On behalf of Creating 010 in Rotterdam, me and my study group were asked to come up with a concept to improve the living environment in the neighbourhood of Vreewijk in Rotterdam. Within this area, there’s an empty piece of land, which was causing nuisance. The client indicated that the goal for this project was to create more atmosphere and expression in the neighbourhood, what played a major role in shaping the concept for this project.


This project was carried out by a project group containing four people. My role in this was to create a concept and test it with the target group.

The problem

In order to create a suitable concept for the target group, we first did research to the wants and needs of the local residents. Through interviews, it became clear that there was a lack of playing areas for children.

Field Research

The solution

To come up with an innovative concept, we had decided to put our focus on urban interaction design and smart objects. This had led to the final solution of an interactive playground. This changed the target group for this project to children between the age of 6 and 12 years old, as this is the age range most kids are allowed to play outside on their own.

Locatie voor het concept

Glowground: Follow The Lights

Glowground is an interactive floor, containing colourful, luminous circles. Lots of games could be played on Glowground, but we’d decided to focus on one in particular, called: Follow The Lights. For this game, you need to stand on as many luminous lights as possible in a short amount of time. Every light you touch counts as a point. The more lights you touch, the higher your score.

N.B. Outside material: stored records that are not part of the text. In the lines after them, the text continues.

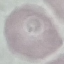

Summary:
  - Result: negative for malaria parasites
  - Image type: cell patch, automatically extracted from a larger field of view and resized to 64 × 64 pixels
  - Stain: Giemsa
  - Capture: smartphone through the microscope eyepiece
  - Preparation: thin smear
Name the parasite shown.
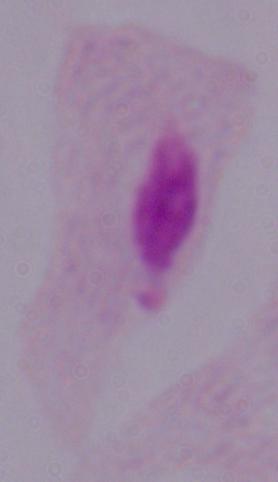
This is a trichomonad.

Summary:
  - Modality: micrograph
  - Magnification: 1000x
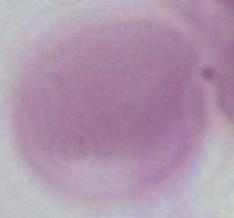
identification = red blood cell
modality = micrograph
magnification = 1000x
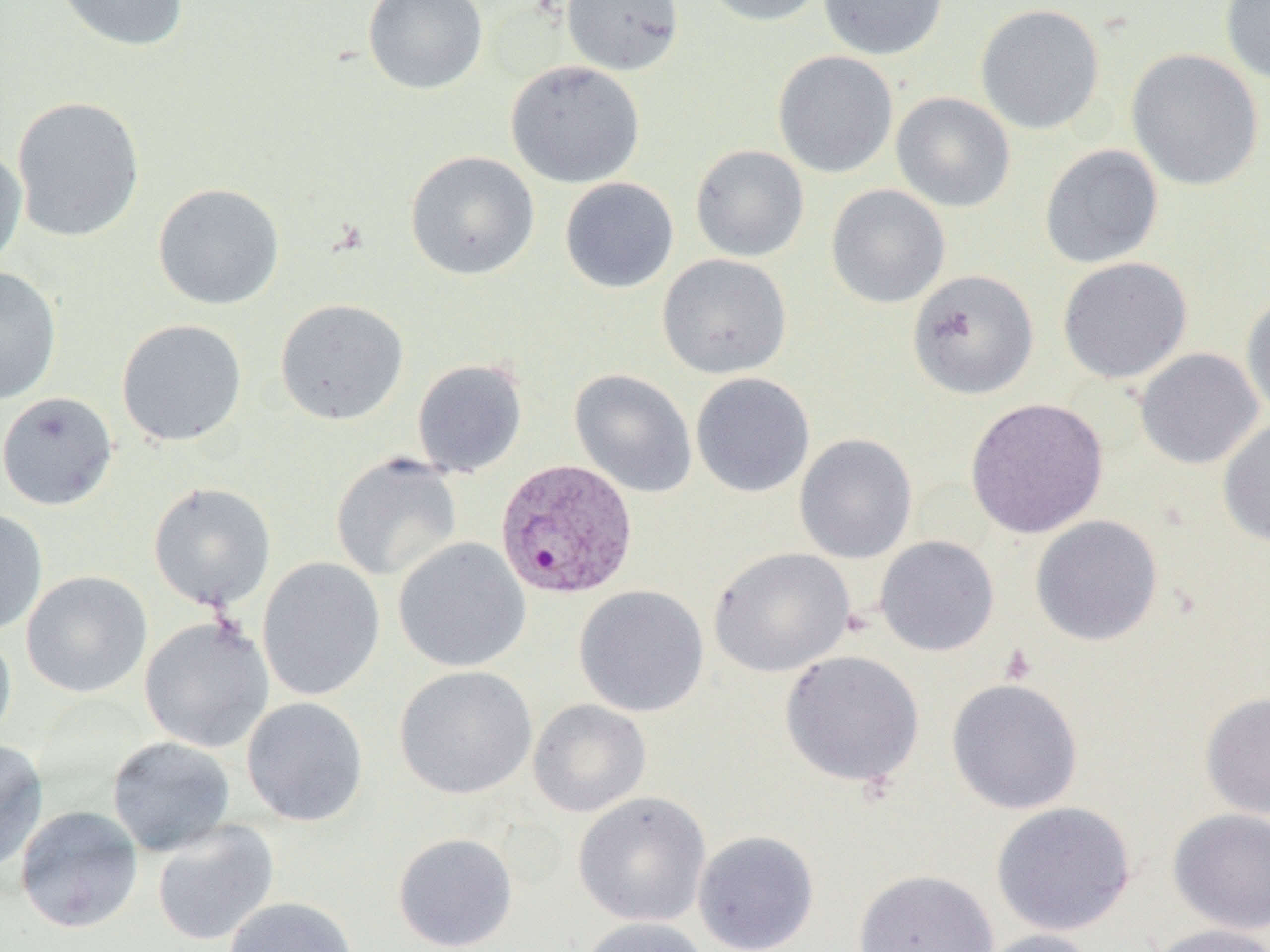
slide-level diagnosis = Plasmodium vivax
modality = optical microscopy
image size = 1270×952 pixels
magnification = 1000x
field of view = one of a larger specimen
platelet locations = approximate bounding boxes as (x1,y1)-(x2,y2) corner pairs in pixels: (998,643)-(1037,686)
Plasmodium vivax-infected red blood cell locations = approximate bounding boxes as (x1,y1)-(x2,y2) corner pairs in pixels: (495,458)-(638,601)
preparation = thin blood film
uninfected red blood cell locations = approximate bounding boxes as (x1,y1)-(x2,y2) corner pairs in pixels: (52,0)-(190,52), (363,0)-(489,94), (561,0)-(684,76), (698,0)-(826,26), (818,0)-(948,60), (1220,0)-(1270,84), (975,4)-(1106,135), (1126,48)-(1265,192), (772,50)-(899,178), (505,60)-(645,189), (891,92)-(1016,213), (11,96)-(146,242), (0,143)-(28,273), (1039,144)-(1164,269), (690,145)-(809,262), (405,150)-(540,281), (559,177)-(679,293), (152,183)-(285,310), (826,184)-(950,309), (657,254)-(792,379), (1057,257)-(1192,384), (0,266)-(62,405), (907,269)-(1039,400), (1241,291)-(1270,421), (275,299)-(409,425), (116,318)-(247,446), (1134,347)-(1264,470), (412,359)-(528,478), (570,369)-(697,498), (690,372)-(815,498), (0,391)-(118,511), (965,397)-(1109,538), (1217,419)-(1270,547), (794,433)-(918,563), (330,453)-(463,582), (147,482)-(277,611), (0,507)-(48,637), (1030,514)-(1164,646), (874,535)-(999,656), (393,538)-(531,673), (709,547)-(855,678), (256,557)-(386,702), (21,570)-(152,698), (574,584)-(709,717), (139,616)-(274,753), (0,627)-(17,746), (779,650)-(925,789), (394,666)-(538,800), (946,677)-(1083,815), (1200,691)-(1270,820), (241,697)-(369,827), (527,699)-(652,817), (106,736)-(236,857), (0,739)-(49,873), (572,791)-(712,927), (990,801)-(1137,936), (15,805)-(144,934), (1166,807)-(1270,934), (151,820)-(279,947), (693,829)-(820,952), (392,832)-(518,952), (853,868)-(999,952), (223,897)-(360,952), (575,916)-(714,952), (1144,923)-(1269,952), (970,928)-(1103,952)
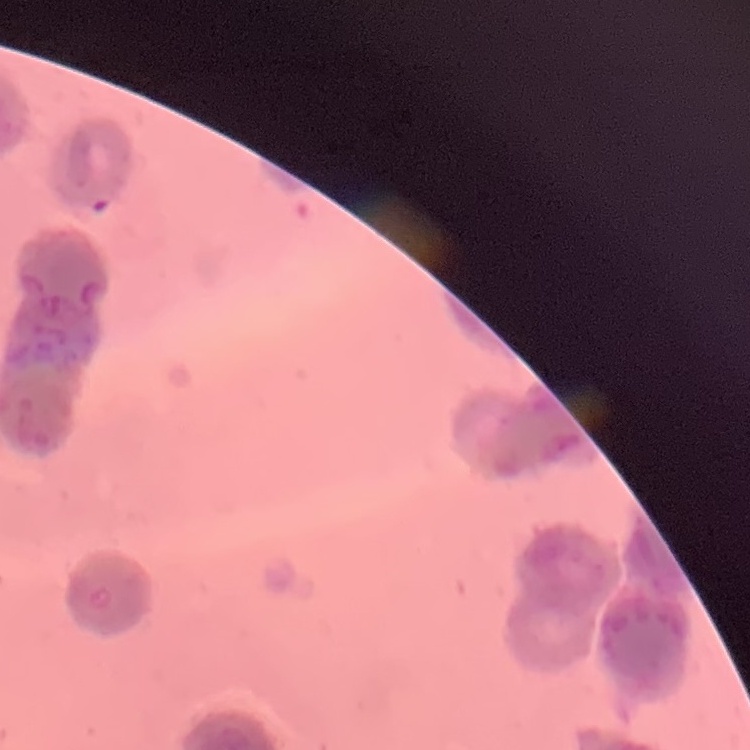
The erythrocytes exhibit rouleaux formation. Thin blood smear. One tile cut from a larger photomicrograph. Field's or Giemsa stain.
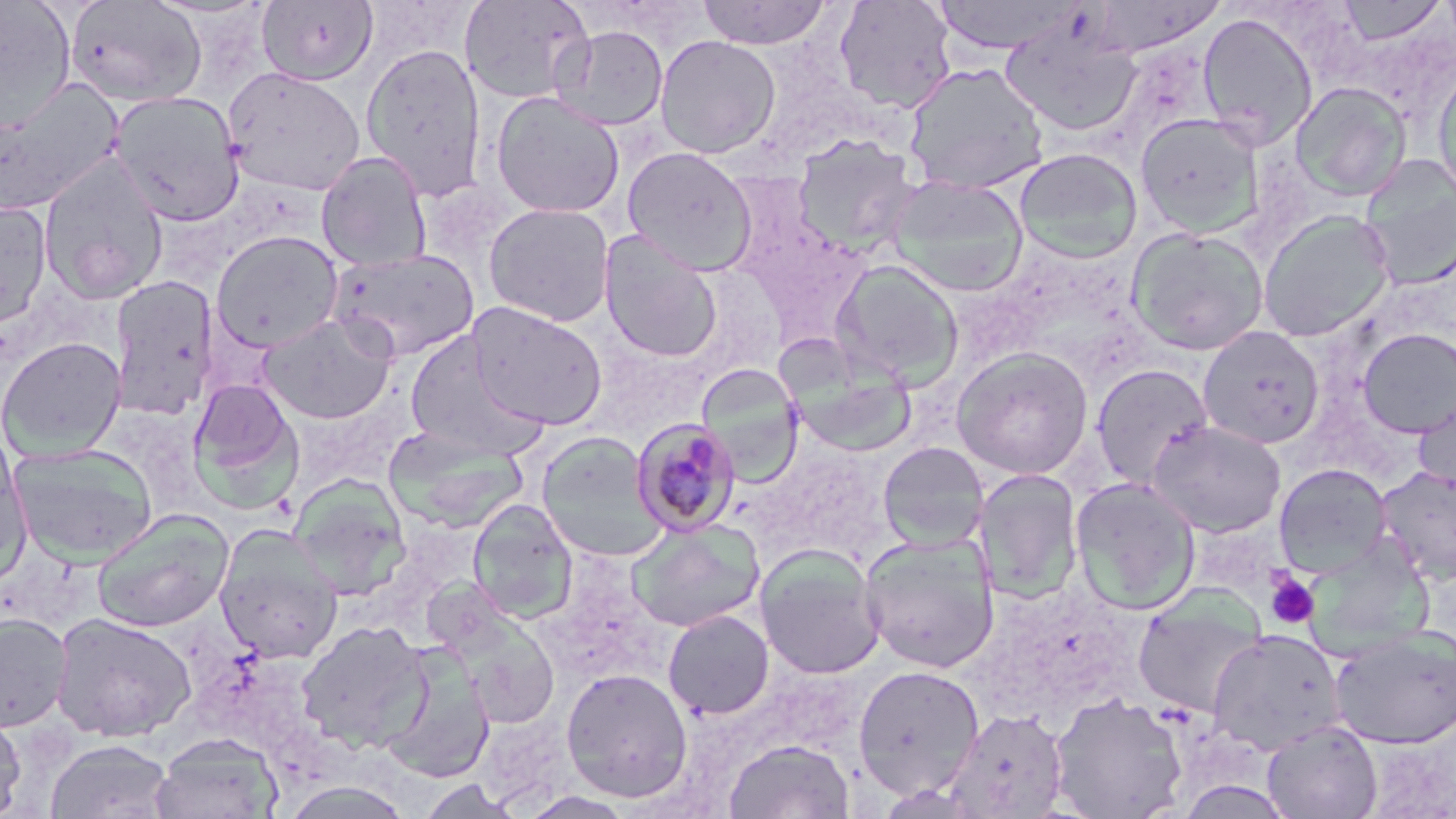

slide-level diagnosis = Plasmodium malariae
image size = 1456×819 pixels
stain = May-Grünwald-Giemsa
magnification = 1000x
preparation = thin blood smear
field of view = single
uninfected red blood cell locations = approximate bounding boxes as (x1,y1)-(x2,y2) corner pairs in pixels: (256,0)-(378,86), (459,0)-(594,104), (697,0)-(833,49), (833,0)-(957,114), (930,0)-(1083,54), (1086,0)-(1227,56), (1336,0)-(1447,44), (0,1)-(76,131), (65,1)-(206,105), (1197,12)-(1318,148), (1001,22)-(1143,136), (554,24)-(668,131), (655,34)-(781,158), (360,42)-(486,202), (903,62)-(1050,195), (1432,66)-(1456,204), (222,67)-(366,197), (0,79)-(123,216), (1290,82)-(1412,201), (110,91)-(245,226), (490,92)-(625,218), (1136,113)-(1263,237), (791,133)-(922,256), (621,146)-(758,275), (1014,148)-(1142,263), (316,151)-(432,272), (1359,155)-(1456,290), (38,156)-(169,304), (887,176)-(1029,297), (0,200)-(52,329), (483,203)-(615,327), (1257,210)-(1395,342), (1126,227)-(1269,356), (210,230)-(344,352), (599,231)-(722,363), (329,249)-(479,363), (830,259)-(964,389), (110,276)-(219,419), (468,302)-(609,430), (258,314)-(396,423), (1198,325)-(1324,448), (1357,328)-(1456,439), (403,334)-(546,459), (0,336)-(126,461), (951,346)-(1094,479), (1091,363)-(1213,489), (695,364)-(804,483), (188,379)-(300,502), (1413,391)-(1456,499), (1147,420)-(1286,537), (384,426)-(529,533), (0,432)-(30,576), (537,433)-(666,559), (877,441)-(988,552), (6,443)-(157,566), (1274,463)-(1392,577), (1376,465)-(1456,585), (973,468)-(1083,603), (1069,476)-(1202,615), (288,477)-(410,599), (467,500)-(578,622), (92,508)-(234,632), (626,520)-(764,633), (213,524)-(344,665), (859,533)-(999,673), (756,546)-(885,679), (1133,587)-(1267,720), (663,609)-(774,719), (51,612)-(197,742), (0,613)-(72,731), (455,615)-(560,727), (296,619)-(431,751), (1329,625)-(1456,749), (1206,628)-(1347,755), (380,653)-(495,784), (852,664)-(985,800), (561,667)-(693,802), (1048,691)-(1189,819), (0,706)-(26,819), (945,709)-(1069,818), (1261,720)-(1383,819), (151,733)-(282,819), (46,739)-(175,819), (725,739)-(854,818), (418,779)-(519,818), (280,780)-(415,819)
Plasmodium malariae-infected red blood cell locations = approximate bounding boxes as (x1,y1)-(x2,y2) corner pairs in pixels: (629,418)-(742,537)
modality = optical microscopy
platelet locations = approximate bounding boxes as (x1,y1)-(x2,y2) corner pairs in pixels: (1264,572)-(1320,629)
Identify the preparation type.
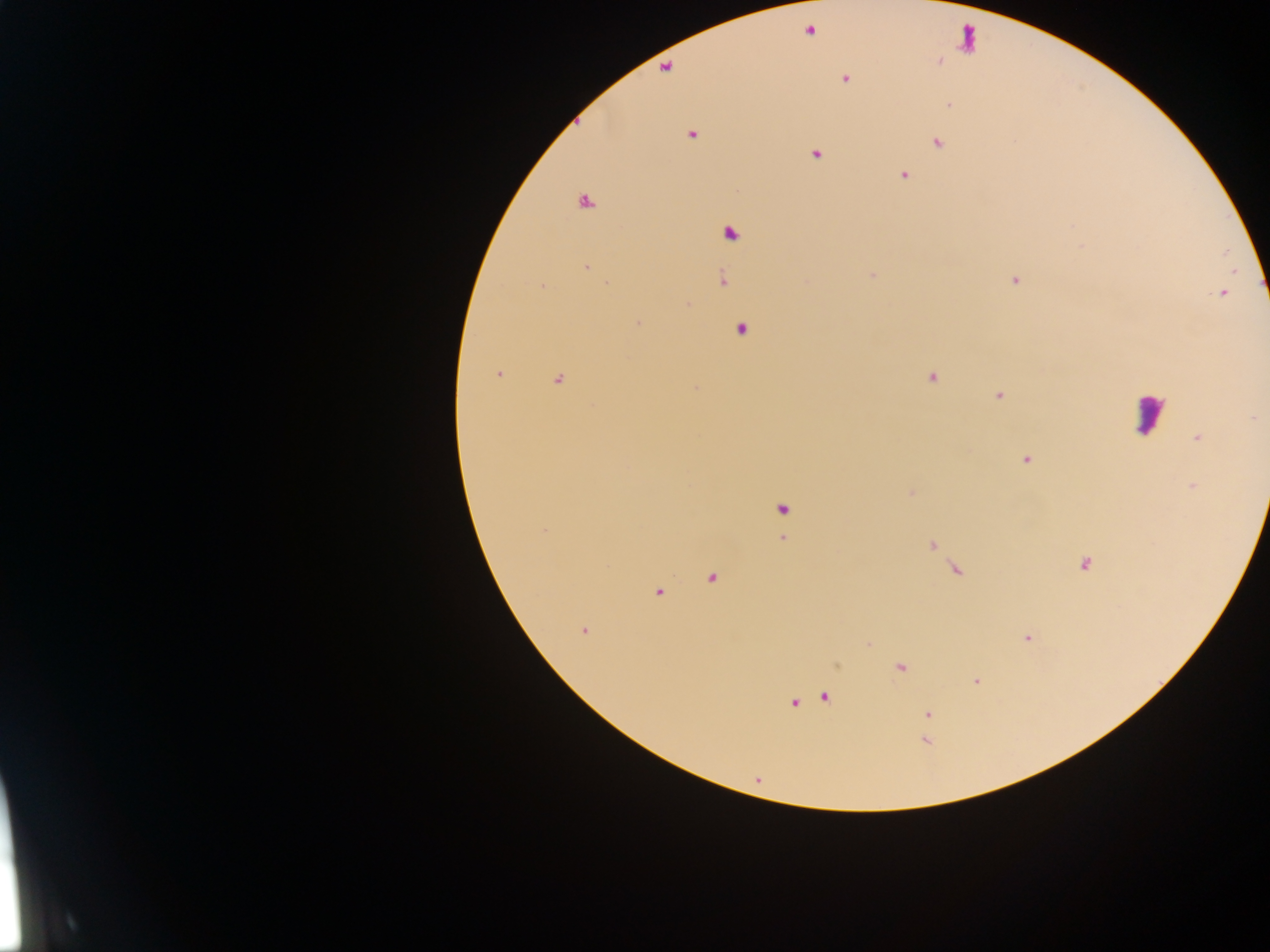
This is a thick smear.

Approximate centers as x y in pixels. Malaria parasite locations: 809 30; 939 60; 665 67; 844 78; 949 104; 691 133; 936 142; 815 153; 903 175; 583 201; 729 232; 586 267; 873 275; 1014 279; 722 280; 542 286; 1222 293; 687 304; 638 323; 740 330; 499 374; 931 376; 558 379; 696 388; 998 394; 1197 437; 1026 458; 1193 485; 911 493; 782 509; 544 530; 782 539; 931 544; 1084 564; 956 569; 711 576; 658 590; 582 630; 1026 637; 868 643; 837 664; 900 667; 976 681; 824 696; 794 702; 927 714; 925 739; 758 780. Leukocyte locations: 967 39; 1148 413. Sample from Ghana. Image is 1270×952 pixels. Photographed through a microscope with a mobile-phone camera. Single field of view.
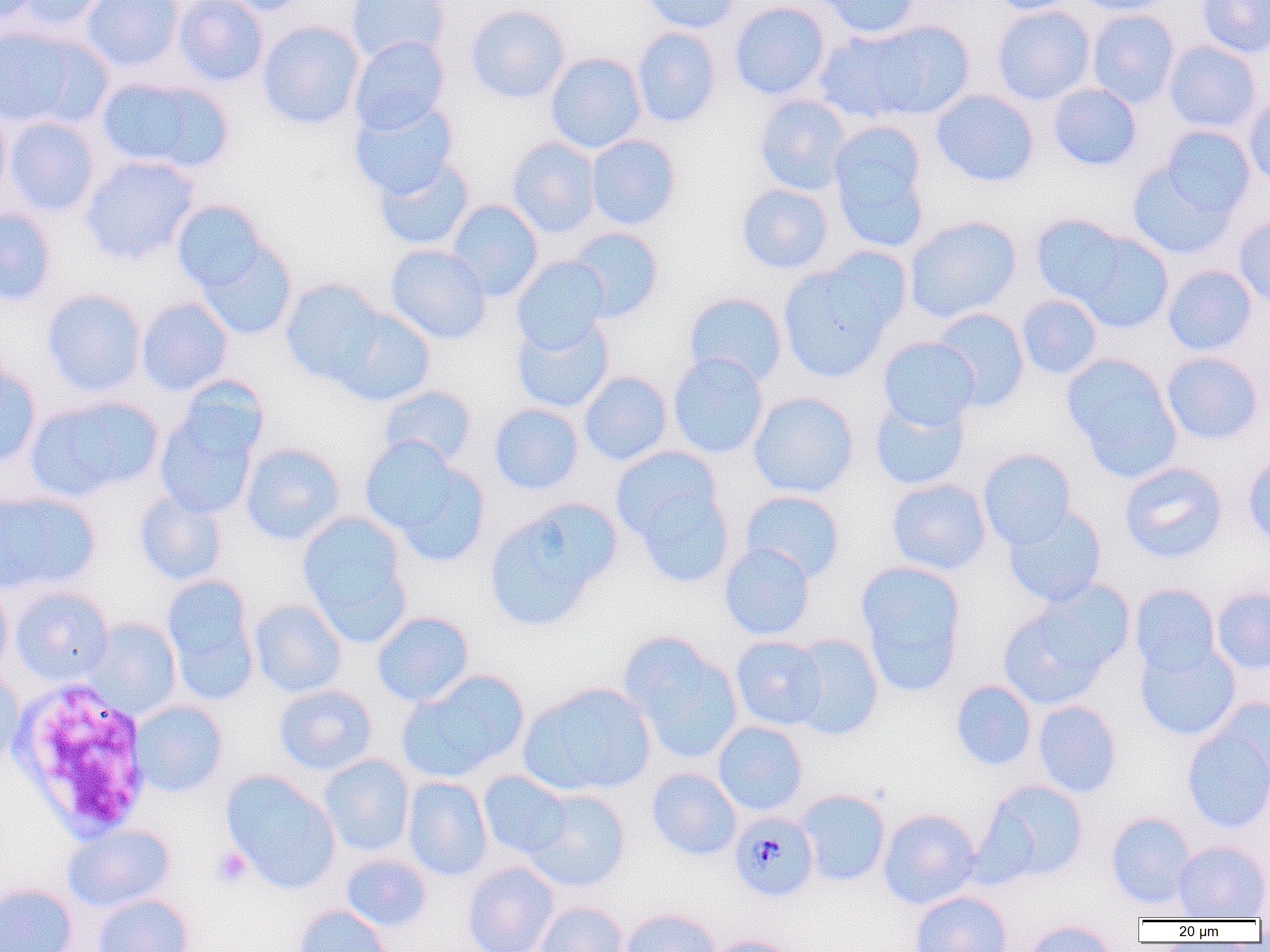

Approximate bounding boxes as (x1, y1, x2, y2) in pixels. White blood cell locations: (7, 678, 154, 842). Plasmodium malariae-infected red blood cell locations: (728, 812, 819, 902). Platelet locations: (211, 846, 253, 888). Uninfected red blood cell locations: (0, 0, 41, 27), (10, 0, 110, 32), (80, 0, 184, 73), (172, 0, 268, 87), (213, 0, 315, 16), (344, 0, 452, 64), (639, 0, 744, 34), (817, 0, 923, 39), (988, 0, 1080, 15), (1072, 0, 1176, 16), (1197, 0, 1270, 59), (728, 1, 832, 101), (464, 4, 570, 104), (991, 5, 1096, 106), (1086, 8, 1180, 108), (823, 20, 974, 123), (255, 21, 365, 130), (0, 25, 108, 131), (631, 26, 722, 129), (348, 35, 450, 135), (1163, 40, 1263, 135), (545, 52, 647, 154), (95, 76, 233, 174), (1047, 83, 1142, 171), (930, 89, 1040, 187), (753, 95, 853, 196), (1243, 95, 1270, 189), (349, 98, 459, 200), (0, 105, 12, 204), (3, 116, 102, 217), (827, 122, 931, 252), (1158, 125, 1256, 218), (580, 133, 672, 323), (586, 134, 681, 230), (507, 137, 601, 238), (79, 155, 200, 266), (372, 155, 474, 252), (1126, 160, 1239, 260), (736, 183, 834, 274), (446, 199, 544, 302), (170, 200, 270, 297), (0, 207, 57, 308), (1030, 214, 1130, 307), (904, 215, 1022, 324), (1233, 215, 1270, 310), (565, 227, 665, 324), (1070, 231, 1174, 333), (194, 238, 298, 341), (385, 244, 492, 345), (821, 247, 913, 333), (511, 256, 611, 353), (778, 261, 896, 383), (1162, 265, 1258, 357), (280, 278, 389, 388), (40, 289, 146, 397), (683, 292, 787, 388), (1016, 294, 1103, 380), (136, 297, 234, 396), (328, 306, 436, 407), (931, 308, 1030, 411), (511, 315, 615, 414), (877, 336, 981, 431), (1161, 352, 1264, 445), (667, 353, 769, 459), (1062, 354, 1182, 479), (0, 361, 43, 470), (578, 371, 672, 466), (175, 375, 269, 463), (377, 384, 477, 469), (748, 392, 859, 499), (25, 395, 163, 502), (868, 396, 970, 492), (488, 403, 584, 495), (154, 408, 260, 520), (361, 437, 488, 566), (240, 442, 346, 546), (611, 447, 723, 547), (977, 448, 1077, 550), (1242, 453, 1270, 547), (1119, 462, 1228, 563), (624, 477, 737, 588), (885, 478, 992, 576), (0, 489, 100, 595), (133, 489, 228, 587), (739, 489, 845, 583), (482, 499, 620, 632), (1003, 505, 1107, 607), (296, 510, 411, 640), (718, 543, 816, 641), (855, 560, 967, 695), (160, 576, 259, 705), (0, 580, 14, 684), (1129, 583, 1221, 678), (9, 585, 114, 686), (1211, 587, 1270, 675), (248, 598, 347, 698), (997, 600, 1114, 710), (371, 611, 474, 707), (83, 618, 182, 719), (619, 633, 743, 763), (788, 633, 884, 740), (730, 635, 827, 731), (1134, 642, 1241, 741), (398, 669, 530, 782), (0, 670, 25, 771), (950, 679, 1037, 771), (518, 682, 656, 797), (273, 685, 377, 776), (1209, 697, 1270, 792), (129, 700, 228, 798), (1032, 700, 1122, 798), (712, 721, 808, 816), (1181, 721, 1270, 834), (318, 754, 415, 857), (646, 767, 741, 861), (220, 770, 342, 894), (478, 770, 572, 861), (402, 776, 493, 881), (978, 780, 1090, 884), (523, 788, 631, 892), (795, 789, 891, 887), (877, 808, 981, 909), (1106, 811, 1197, 909), (61, 823, 176, 913), (1172, 841, 1270, 920), (339, 852, 432, 933), (462, 861, 559, 952), (0, 882, 78, 952), (1253, 883, 1270, 926), (909, 890, 1013, 952), (91, 893, 195, 952), (532, 901, 629, 952), (291, 903, 395, 952), (617, 908, 722, 952), (1021, 920, 1119, 952), (705, 936, 800, 952). Slide-level diagnosis: Plasmodium malariae. Thin blood smear. 1000x magnification. Light microscopy. Image is 1270×952 pixels. One field of a larger specimen.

Prototype 1: The flashlight

To see if the playground would affect the target group, we had made various prototypes. Our first prototype was to imitate the game Follow The Lights, by turning a flashlight on and off at random locations in a dark room, and letting the participant touch the lights within thirty minutes as quickly as possible. The results were very positive, which was decisive for us to continue with this direction of our project.


For the visualisation of Glowground, we had made various setups of the circles. We eventually decided not to place the circles next to each others, but instead, further off each other, at random distances. This seemed better for the dynamics in the game, as participants now need to run to and from the luminous circles. We also wanted to create circles in different sizes and colours, to give it a more playful effect.


Visualisation of Glowground, made by Masja Pelser

Prototype 2. The circles

For the second prototype, we wanted to test the setup of the playground, by spreading circles of different colours and sizes on the floor. The results were very positive: the kids kept playing on it and even invented their own games. This was a very interesting insight to us, as this could lead to a feature for kids to make up their own games on the playground in the future.

Prototype 3: Arduino

To test the technical functions of the Follow The Lights game, I created a responsive prototype, using an Arduino. The installation contained a light on each side with a button linked to it. The lights went on at random, and went out when you pushed the corresponding button. At the same time, a timer went off. The amount of correctly pushed buttons in the certain amount of time visualised the high score.



In order to present our concept to the client and other interested parties, I had made a poster, with a brief explanation of our concept.